**DIRECTIONS**
Of the lines below, report only those that contain "recaptcha".

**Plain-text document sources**
=======

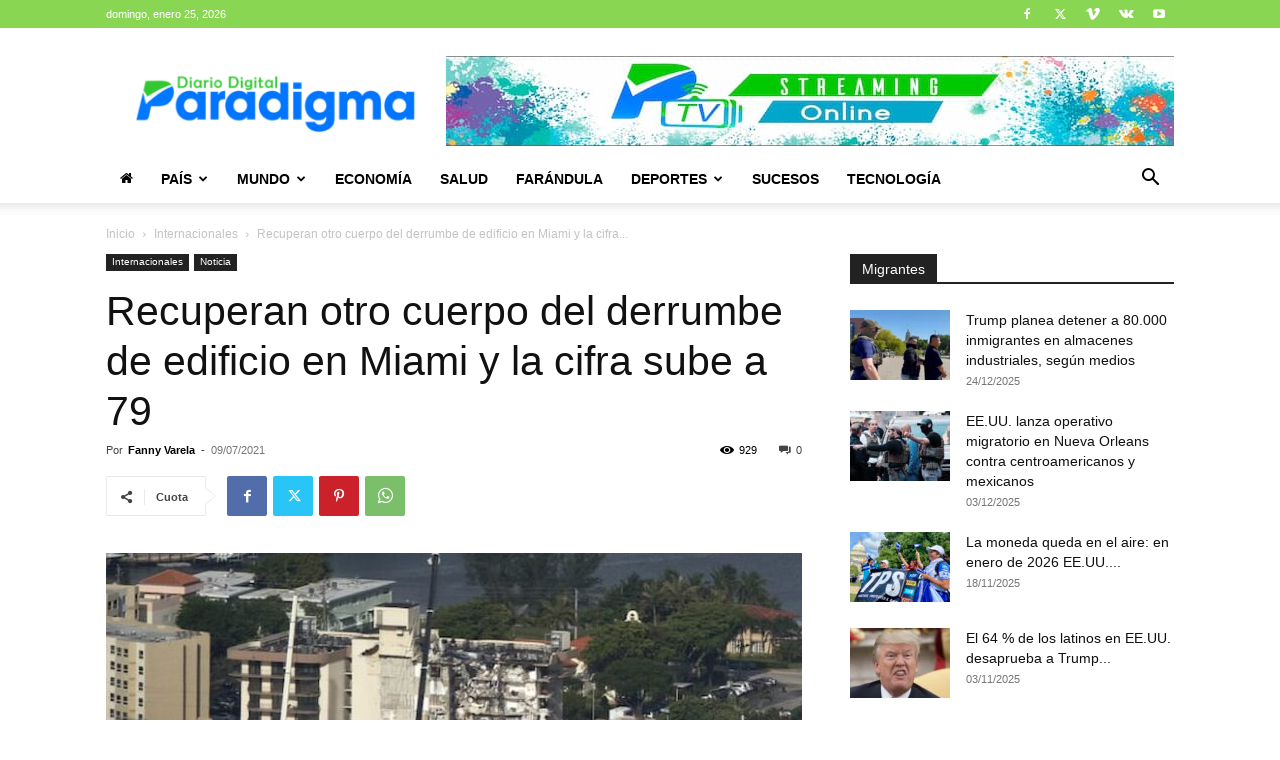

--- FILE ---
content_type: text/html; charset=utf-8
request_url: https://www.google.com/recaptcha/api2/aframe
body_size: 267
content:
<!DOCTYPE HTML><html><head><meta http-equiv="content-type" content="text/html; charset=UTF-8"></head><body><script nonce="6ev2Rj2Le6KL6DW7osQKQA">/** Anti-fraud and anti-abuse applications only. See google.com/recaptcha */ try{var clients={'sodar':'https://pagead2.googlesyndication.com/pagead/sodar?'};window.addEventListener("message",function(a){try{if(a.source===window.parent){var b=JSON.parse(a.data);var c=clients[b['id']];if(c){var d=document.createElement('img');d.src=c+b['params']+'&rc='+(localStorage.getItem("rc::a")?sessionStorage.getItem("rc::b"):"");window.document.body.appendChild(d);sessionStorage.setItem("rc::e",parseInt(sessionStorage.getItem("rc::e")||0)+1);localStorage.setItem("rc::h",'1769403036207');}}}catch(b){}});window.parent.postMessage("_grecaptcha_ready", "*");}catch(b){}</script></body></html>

=======

**WRITTEN ANSWER**
request_url: https://www.google.com/recaptcha/api2/aframe
<!DOCTYPE HTML><html><head><meta http-equiv="content-type" content="text/html; charset=UTF-8"></head><body><script nonce="6ev2Rj2Le6KL6DW7osQKQA">/** Anti-fraud and anti-abuse applications only. See google.com/recaptcha */ try{var clients={'sodar':'https://pagead2.googlesyndication.com/pagead/sodar?'};window.addEventListener("message",function(a){try{if(a.source===window.parent){var b=JSON.parse(a.data);var c=clients[b['id']];if(c){var d=document.createElement('img');d.src=c+b['params']+'&rc='+(localStorage.getItem("rc::a")?sessionStorage.getItem("rc::b"):"");window.document.body.appendChild(d);sessionStorage.setItem("rc::e",parseInt(sessionStorage.getItem("rc::e")||0)+1);localStorage.setItem("rc::h",'1769403036207');}}}catch(b){}});window.parent.postMessage("_grecaptcha_ready", "*");}catch(b){}</script></body></html>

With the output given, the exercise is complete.